HW 2 Computer Vision Course¶

This assignment is designed to assess your understanding of key concepts in computer vision, image filtering techniques, and edge detection.

Submission Guidelines:

  • Notebook Submission: Complete your solutions within this notebook file.

  • PDF Submission: Export your completed notebook as a PDF and submit it alongside the notebook.

Important Notes:

  • Submissions without a PDF file will incur a 10% penalty on the total grade.

  • Ensure that your code runs without errors and that all visual outputs are included in the PDF.

  • Write clear and concise explanations for your code and make sure to add comments in each part of your code.

  • Code with no comments will lose 10% of the question mark.

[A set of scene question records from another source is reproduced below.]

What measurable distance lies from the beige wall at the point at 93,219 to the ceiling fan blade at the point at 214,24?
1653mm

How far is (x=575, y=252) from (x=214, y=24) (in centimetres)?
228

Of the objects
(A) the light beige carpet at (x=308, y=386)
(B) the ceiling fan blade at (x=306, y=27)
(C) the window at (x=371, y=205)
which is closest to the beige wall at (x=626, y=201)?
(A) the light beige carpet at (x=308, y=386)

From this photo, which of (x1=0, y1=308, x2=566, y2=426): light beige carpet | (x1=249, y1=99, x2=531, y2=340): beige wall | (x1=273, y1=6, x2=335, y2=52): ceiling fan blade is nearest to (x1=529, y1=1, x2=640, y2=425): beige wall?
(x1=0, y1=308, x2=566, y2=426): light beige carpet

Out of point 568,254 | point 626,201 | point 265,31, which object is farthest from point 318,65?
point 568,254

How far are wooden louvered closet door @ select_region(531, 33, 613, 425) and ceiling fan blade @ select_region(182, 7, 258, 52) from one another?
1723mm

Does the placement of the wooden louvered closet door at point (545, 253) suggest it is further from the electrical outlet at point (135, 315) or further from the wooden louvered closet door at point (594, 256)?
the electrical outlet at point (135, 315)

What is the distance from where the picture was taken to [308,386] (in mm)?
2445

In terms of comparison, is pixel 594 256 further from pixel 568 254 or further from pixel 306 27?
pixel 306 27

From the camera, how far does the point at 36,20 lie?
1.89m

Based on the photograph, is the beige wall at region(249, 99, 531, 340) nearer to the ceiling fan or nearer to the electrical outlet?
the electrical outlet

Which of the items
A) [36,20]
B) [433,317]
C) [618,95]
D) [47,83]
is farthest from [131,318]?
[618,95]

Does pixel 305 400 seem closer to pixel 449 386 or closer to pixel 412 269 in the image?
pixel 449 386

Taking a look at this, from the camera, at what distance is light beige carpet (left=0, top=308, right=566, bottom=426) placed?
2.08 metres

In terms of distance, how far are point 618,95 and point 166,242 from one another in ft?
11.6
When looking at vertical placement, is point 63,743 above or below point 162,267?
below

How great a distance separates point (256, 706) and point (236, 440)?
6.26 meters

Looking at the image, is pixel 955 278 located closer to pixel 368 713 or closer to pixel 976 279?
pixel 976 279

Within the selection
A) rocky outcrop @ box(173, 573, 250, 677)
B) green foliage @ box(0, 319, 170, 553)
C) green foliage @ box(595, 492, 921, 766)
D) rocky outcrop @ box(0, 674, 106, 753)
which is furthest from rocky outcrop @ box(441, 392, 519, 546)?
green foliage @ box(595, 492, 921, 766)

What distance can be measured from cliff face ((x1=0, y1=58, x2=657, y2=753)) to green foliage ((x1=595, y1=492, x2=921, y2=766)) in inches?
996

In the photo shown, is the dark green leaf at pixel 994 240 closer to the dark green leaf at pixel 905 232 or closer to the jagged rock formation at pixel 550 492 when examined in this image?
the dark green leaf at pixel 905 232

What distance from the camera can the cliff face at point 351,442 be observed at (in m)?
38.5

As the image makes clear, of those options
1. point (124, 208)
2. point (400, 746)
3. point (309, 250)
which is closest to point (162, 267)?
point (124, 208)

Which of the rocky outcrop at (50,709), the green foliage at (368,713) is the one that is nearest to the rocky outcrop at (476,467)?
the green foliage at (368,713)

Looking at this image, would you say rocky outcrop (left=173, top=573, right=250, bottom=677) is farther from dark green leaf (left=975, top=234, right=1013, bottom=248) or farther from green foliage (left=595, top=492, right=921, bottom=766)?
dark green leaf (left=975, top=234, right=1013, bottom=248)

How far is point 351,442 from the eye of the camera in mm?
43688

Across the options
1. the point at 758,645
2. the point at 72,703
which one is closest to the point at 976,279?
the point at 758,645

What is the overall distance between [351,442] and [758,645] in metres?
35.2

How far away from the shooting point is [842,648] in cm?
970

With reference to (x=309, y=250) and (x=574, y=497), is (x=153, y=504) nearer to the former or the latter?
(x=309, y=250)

  • Properly format your code and comments to enhance readability.

MCQs Part 1 (10 marks)¶

note: to answer just type x within the brackets with no space around x

  1. What is the primary purpose of blob detection in computer vision?
  • Detecting edges in an image
  • Identifying regions that differ in intensity from their surroundings
  • Finding corners in an image
  • Enhancing image resolution
  1. Why is the Harris corner detector not scale-invariant?
  • It is too sensitive to lighting changes.
  • It only works on grayscale images.
  • The same window cannot detect keypoints at different scales
  • It requires high-resolution images.
  1. To detect larger corners, what is required?
  • Smaller windows
  • The same size windows
  • No windows are needed.
  • Larger windows.
  1. What does the Laplacian of Gaussian (LoG) filter do?
  • Detects edges at a single scale
  • Detects blobs at different scales by changing the radius of the filter
  • Enhances image contrast
  • Reduces image noise
  1. What is the relationship between the Laplacian of Gaussian (LoG) filter and the Gaussian filter?
  • LoG is the inverse of the Gaussian filter.
  • LoG is the second derivative of the Gaussian filter
  • LoG is the same as the Gaussian filter.
  • LoG is the first derivative of the Gaussian filter.
  1. What is the Difference of Gaussian (DoG) used for?
  • Enhancing image contrast
  • reducing image noise
  • Efficiently approximating the LoG
  • Detecting edges
  1. Which of the following is a key component of local feature extraction?
  • Image compression
  • Description
  • Image enhancement
  • Image encryption
  1. What is the first step in the SIFT descriptor calculation?
  • Form weighted histogram
  • Concatenate 16 histograms
  • Find the orientation of the keypoint
  • Find the magnitude of the keypoint
  1. What does the acronym RANSAC stand for?
  • Random Sample Averaging and Classifying
  • RAndom Sample Consensus
  • Robust Analysis and Statistical Classification
  • Recursive Algorithm for Noise and Signal Analysis
  1. What is the initial step in the RANSAC algorithm?
  • Scoring model parameters
  • Solving for model parameters
  • Sampling the number of points required to fit the model
  • Finding the optimal solution

Theoritical questions Part 2 (6 marks)¶

  1. How does the Difference of Gaussian (DoG) approximate the Laplacian of Gaussian (LoG), and why is this approximation useful? (2 marks)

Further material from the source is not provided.